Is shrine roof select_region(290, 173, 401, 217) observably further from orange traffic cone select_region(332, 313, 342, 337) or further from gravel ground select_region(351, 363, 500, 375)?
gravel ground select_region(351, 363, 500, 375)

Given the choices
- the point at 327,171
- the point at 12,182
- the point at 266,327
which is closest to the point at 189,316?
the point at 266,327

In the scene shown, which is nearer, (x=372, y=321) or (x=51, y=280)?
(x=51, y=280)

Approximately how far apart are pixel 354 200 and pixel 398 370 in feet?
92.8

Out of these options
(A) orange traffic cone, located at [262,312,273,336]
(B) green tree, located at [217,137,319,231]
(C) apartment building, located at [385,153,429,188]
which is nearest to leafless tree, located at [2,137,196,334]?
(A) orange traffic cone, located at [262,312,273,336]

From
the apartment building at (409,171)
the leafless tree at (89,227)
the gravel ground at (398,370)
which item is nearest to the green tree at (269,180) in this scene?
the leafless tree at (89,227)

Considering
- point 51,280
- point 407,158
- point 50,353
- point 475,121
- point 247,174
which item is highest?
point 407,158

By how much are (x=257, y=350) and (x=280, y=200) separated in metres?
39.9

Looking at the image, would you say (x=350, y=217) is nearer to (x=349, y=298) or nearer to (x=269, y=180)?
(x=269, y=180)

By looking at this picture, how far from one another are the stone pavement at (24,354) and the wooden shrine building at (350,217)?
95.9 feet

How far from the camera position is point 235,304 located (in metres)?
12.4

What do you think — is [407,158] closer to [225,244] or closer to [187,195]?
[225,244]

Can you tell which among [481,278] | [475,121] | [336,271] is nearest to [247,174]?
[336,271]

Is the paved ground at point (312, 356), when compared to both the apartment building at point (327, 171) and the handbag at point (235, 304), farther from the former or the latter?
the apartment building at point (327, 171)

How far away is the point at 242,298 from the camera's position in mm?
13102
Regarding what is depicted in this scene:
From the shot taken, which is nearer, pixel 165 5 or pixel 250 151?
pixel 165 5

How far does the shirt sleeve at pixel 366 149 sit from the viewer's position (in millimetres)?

• _WRITTEN REQUEST_: Copy every entry above with "handbag" swapped for "backpack" and leave everything else unchanged.

• _FINISHED TASK_:
Is shrine roof select_region(290, 173, 401, 217) observably further from orange traffic cone select_region(332, 313, 342, 337) or further from gravel ground select_region(351, 363, 500, 375)?
gravel ground select_region(351, 363, 500, 375)

Given the choices
- the point at 327,171
- the point at 12,182
- the point at 266,327
which is closest to the point at 189,316?
the point at 266,327

In the scene shown, which is nearer, (x=372, y=321) or (x=51, y=280)?
(x=51, y=280)

Approximately how far apart are pixel 354 200 and pixel 398 370 in feet?
92.8

Out of these options
(A) orange traffic cone, located at [262,312,273,336]
(B) green tree, located at [217,137,319,231]
(C) apartment building, located at [385,153,429,188]
which is nearest to leafless tree, located at [2,137,196,334]?
(A) orange traffic cone, located at [262,312,273,336]

From
the apartment building at (409,171)
the leafless tree at (89,227)
the gravel ground at (398,370)
which item is nearest to the green tree at (269,180) in this scene?
the leafless tree at (89,227)

Considering
- point 51,280
- point 407,158
- point 50,353
- point 475,121
- point 247,174
which item is highest?
point 407,158

By how much are (x=257, y=350) and (x=280, y=200) separated in metres?
39.9

Looking at the image, would you say (x=350, y=217) is nearer to (x=349, y=298) or nearer to (x=269, y=180)?
(x=269, y=180)

By looking at this picture, how far from one another are the stone pavement at (24,354) and the wooden shrine building at (350,217)?
95.9 feet

How far from the camera position is point 235,304 located (in metres)?
12.4

What do you think — is [407,158] closer to [225,244] or closer to [187,195]?
[225,244]

Can you tell which among [481,278] | [475,121] | [336,271] is nearest to [247,174]?
[336,271]

Is the paved ground at point (312, 356), when compared to both the apartment building at point (327, 171) and the backpack at point (235, 304), farther from the former or the latter?
the apartment building at point (327, 171)

How far away is the point at 242,298 from the camera's position in mm?
13102
Regarding what is depicted in this scene:
From the shot taken, which is nearer, pixel 165 5 or pixel 250 151?
pixel 165 5

How far does the shirt sleeve at pixel 366 149 sit from the viewer's position (in millimetres)?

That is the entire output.